29er review by Peter Haile

This just came in from Peter for the 29er I built him recently, here is a picture, click it to go to Flickr for more. Peter is on his way east back to his college for another season of education and bike racing. Good luck Peter.

The Fastest Bike in the World
Review of my Yipsan 29'er

To start I'll go over the numbers 71.5 degree headtube angle, 12.4 inch bottom bracket height, chainring clearance to run a road double, 24.7 inch top tube, 20 inch seatube (c-t), 4.5" headtube. This roughly translates into a slack angled, mid center of gravity, easily lofted bike. I am six feet tall and 170 lbs I've had trouble getting 29'ers to fly in the past, they seemed stuck to the ground and unwilling to change direction quickly or toss caution to the wind. They seemed timid and bulky, slow and weak. I can tell you that this bike has overcome all of those issues. Airtime is readily available, and the bike is the perfect combination of stability and flickablility for me. While this might not work for someone else, I believe that is one of the advantages of a custom bike; it is fit, designed, and built specifically for your body and for your needs.

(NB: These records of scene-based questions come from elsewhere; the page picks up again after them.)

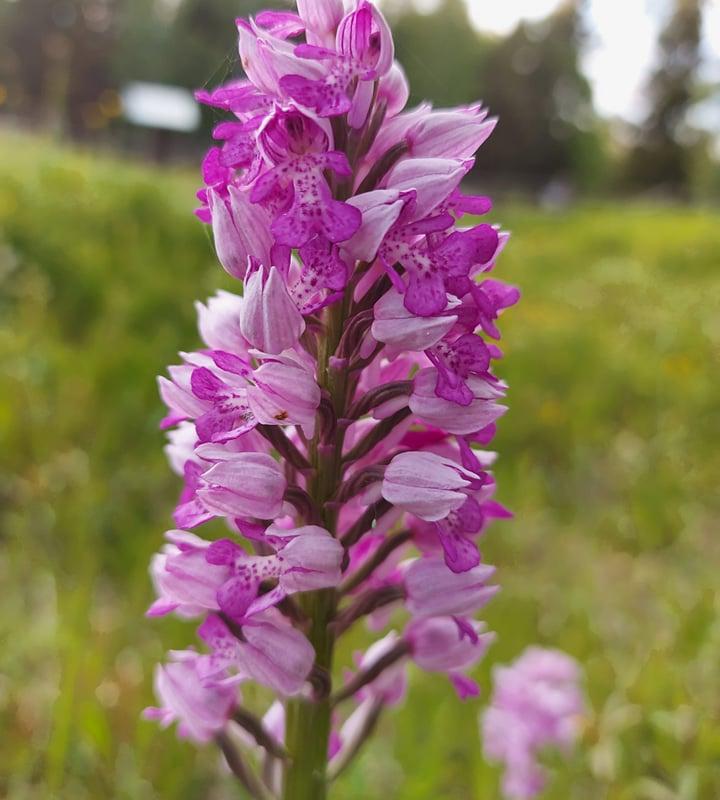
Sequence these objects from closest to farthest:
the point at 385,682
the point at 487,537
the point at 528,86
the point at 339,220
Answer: the point at 339,220
the point at 385,682
the point at 487,537
the point at 528,86

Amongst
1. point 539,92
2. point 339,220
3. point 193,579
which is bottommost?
point 193,579

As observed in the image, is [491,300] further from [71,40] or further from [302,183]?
[71,40]

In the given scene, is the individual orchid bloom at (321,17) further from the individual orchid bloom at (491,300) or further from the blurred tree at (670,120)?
the blurred tree at (670,120)

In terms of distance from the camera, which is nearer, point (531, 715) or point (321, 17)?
Answer: point (321, 17)

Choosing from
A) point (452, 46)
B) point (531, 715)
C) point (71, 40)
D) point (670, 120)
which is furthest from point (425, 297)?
point (670, 120)

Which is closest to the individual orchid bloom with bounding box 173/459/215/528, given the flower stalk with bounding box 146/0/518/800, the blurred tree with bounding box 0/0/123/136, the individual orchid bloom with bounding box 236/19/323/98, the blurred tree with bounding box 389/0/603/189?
the flower stalk with bounding box 146/0/518/800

As far as the cockpit goes I run flat Salsa 17 degree sweep 680mm bars on a 90mm stem, some old school cane creek direct curve levers attached to the light, cheap, and reliable Avid BB7 mechanical brakes. This setup saves my wrists when enjoying arduous 6 hour rides. In the rear I have a Thomson setback seatpost attached to a Fizik Gobi perch, coupled with a 2009 80mm Reba and this bike is C-O-M-F-Y. I may run my Pace carbon fork for some of the southeast races, especially for the short tracks.

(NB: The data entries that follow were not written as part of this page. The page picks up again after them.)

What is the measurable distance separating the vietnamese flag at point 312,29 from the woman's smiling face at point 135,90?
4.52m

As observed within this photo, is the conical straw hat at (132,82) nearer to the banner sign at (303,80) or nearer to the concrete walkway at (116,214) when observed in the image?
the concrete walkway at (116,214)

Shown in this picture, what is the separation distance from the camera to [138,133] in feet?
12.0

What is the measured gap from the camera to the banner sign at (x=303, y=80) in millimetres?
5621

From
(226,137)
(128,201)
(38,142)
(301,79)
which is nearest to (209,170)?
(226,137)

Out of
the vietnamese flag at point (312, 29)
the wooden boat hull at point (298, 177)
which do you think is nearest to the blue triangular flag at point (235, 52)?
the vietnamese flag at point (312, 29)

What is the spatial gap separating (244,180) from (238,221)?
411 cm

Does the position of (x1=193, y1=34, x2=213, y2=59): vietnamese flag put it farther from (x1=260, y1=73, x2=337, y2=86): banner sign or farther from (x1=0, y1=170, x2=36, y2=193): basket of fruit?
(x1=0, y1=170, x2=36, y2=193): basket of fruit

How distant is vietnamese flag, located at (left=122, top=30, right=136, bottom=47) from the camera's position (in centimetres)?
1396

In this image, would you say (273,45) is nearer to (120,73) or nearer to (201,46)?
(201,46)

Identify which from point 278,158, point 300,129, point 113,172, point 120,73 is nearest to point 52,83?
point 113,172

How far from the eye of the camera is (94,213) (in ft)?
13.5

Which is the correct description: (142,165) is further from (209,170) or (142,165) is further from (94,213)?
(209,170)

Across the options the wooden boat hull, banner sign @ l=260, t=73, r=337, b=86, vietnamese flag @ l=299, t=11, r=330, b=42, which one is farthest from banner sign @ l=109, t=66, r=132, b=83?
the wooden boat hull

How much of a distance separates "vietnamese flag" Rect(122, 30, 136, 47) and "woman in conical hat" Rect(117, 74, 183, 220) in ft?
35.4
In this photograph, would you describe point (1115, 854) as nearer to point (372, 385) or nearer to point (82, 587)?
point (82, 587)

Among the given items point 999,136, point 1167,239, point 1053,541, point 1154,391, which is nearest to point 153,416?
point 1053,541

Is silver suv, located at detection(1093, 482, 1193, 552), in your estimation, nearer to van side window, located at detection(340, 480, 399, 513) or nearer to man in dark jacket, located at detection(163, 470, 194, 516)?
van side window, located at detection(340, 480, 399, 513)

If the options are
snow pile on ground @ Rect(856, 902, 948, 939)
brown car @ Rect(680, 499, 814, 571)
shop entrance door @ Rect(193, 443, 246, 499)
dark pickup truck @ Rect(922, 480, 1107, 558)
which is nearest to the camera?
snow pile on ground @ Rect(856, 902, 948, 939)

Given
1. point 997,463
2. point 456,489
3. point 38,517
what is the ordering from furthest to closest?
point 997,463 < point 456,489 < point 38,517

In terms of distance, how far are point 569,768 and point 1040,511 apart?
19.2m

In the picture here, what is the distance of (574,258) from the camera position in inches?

I am running a single 36 tooth chainring on a set of compact road cranks with an MRP 1x chainguide to keep everything in order. Running these cranks delivers a Q factor that blows the doors off any mountain crank. Renold put in a sweet little cut out to allow heaps of chainring clearance. The 36 is not for slackers and I may change to a 34 for the winter when I am not in as good of shape. Running a 36 gives me a low gear of 1.05-1 and a high gear of 3-1, this provides all the range I need while shedding weight and cost, and improving reliability. In the back is a X.O twist shifter and a X.9 rear derailleur handling a 12-34 cassette; solid.

I equipped this bike with XTR/Revolution/Stan's wheels with Stan's Raven tires. These wheels are so light I have to carry weights or I'll lose them to the wind, actually that's not true, but they're plenty light. The tires are semi-slicks because you have gratuitous amounts of straight line traction with any 29'er tire and there is no point carrying all that extra weight, I have found that you need to be really aggressive and lean the bike way over to get the side nobs to bite when cornering, but that is the proper way to corner anyway so no problems there.

Get to the point Peter!! How does it ride?

It is unlike any bike I've ever had, it feels very natural and fluid. I only had the bike finished for 3 days before riding in the Laramie Enduro, and although the race was a large disappointment for me this was not due to the frame in any respect. I made some tactical errors and attacked off the front way to early, I decided to attack because I was feeling really really good and there was no wind. What I did not take into account was the mental strain of leading and putting myself in a high stress environment with 3.5 hours to go, coupled with a slow flat and a broken chain (the fault of my road triple conversion into a mtb double with bashguard, has since been removed) and I ended up in 11th overall AHHHHHH. I believed I had the fitness for a top 5, but the first and second placed guys were definitely stronger then I was. I guess its a good thing I don't make a living riding bikes yet, as I still have a whole lot to learn. I had a blast during the race and would love to keep racing there year after year.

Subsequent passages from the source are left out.